Exercise details: Locate every line in the items below that contains the string "stem", treating uppercase and lowercase as distinct, and copy each such line.

Dataset records:

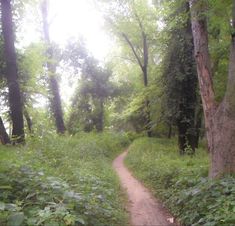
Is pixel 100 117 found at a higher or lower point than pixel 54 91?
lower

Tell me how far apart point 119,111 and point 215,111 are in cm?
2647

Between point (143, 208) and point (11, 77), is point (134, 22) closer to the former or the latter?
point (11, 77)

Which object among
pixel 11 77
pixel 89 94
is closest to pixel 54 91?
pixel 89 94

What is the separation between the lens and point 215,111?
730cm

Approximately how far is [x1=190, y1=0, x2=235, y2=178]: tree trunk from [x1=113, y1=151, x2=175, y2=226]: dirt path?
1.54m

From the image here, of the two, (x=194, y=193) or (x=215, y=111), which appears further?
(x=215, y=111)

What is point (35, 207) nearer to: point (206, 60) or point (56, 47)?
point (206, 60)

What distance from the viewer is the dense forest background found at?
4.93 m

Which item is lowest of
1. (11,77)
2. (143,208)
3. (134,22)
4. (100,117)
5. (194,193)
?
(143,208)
---
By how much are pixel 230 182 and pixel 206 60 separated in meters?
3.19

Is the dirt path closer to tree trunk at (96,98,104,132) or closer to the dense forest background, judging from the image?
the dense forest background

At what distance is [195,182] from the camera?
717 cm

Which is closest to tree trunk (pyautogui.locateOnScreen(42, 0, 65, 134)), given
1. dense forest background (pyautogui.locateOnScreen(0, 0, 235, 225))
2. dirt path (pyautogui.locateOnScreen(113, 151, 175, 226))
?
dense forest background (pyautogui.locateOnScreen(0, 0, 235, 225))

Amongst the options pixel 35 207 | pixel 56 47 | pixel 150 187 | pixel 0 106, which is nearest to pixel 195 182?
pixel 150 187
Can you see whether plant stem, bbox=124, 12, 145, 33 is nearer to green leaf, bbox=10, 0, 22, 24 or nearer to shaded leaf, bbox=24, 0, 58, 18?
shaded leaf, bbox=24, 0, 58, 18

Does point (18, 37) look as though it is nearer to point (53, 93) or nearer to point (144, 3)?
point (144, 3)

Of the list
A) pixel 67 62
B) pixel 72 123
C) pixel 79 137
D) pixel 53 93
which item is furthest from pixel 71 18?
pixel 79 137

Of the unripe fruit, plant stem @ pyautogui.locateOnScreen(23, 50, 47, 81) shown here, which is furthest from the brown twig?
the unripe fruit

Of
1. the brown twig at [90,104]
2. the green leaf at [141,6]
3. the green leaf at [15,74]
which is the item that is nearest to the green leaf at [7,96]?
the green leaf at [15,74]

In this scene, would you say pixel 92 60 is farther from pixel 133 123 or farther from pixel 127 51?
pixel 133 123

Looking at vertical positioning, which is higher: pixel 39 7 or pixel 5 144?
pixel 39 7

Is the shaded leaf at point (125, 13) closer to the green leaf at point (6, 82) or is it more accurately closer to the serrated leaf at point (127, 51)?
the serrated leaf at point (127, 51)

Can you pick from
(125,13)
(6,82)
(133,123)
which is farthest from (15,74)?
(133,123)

Task result:
Can you see whether plant stem, bbox=124, 12, 145, 33 is nearer to green leaf, bbox=10, 0, 22, 24 or nearer to shaded leaf, bbox=24, 0, 58, 18?
Of the unripe fruit, plant stem @ pyautogui.locateOnScreen(23, 50, 47, 81) shown here, which is furthest from the brown twig?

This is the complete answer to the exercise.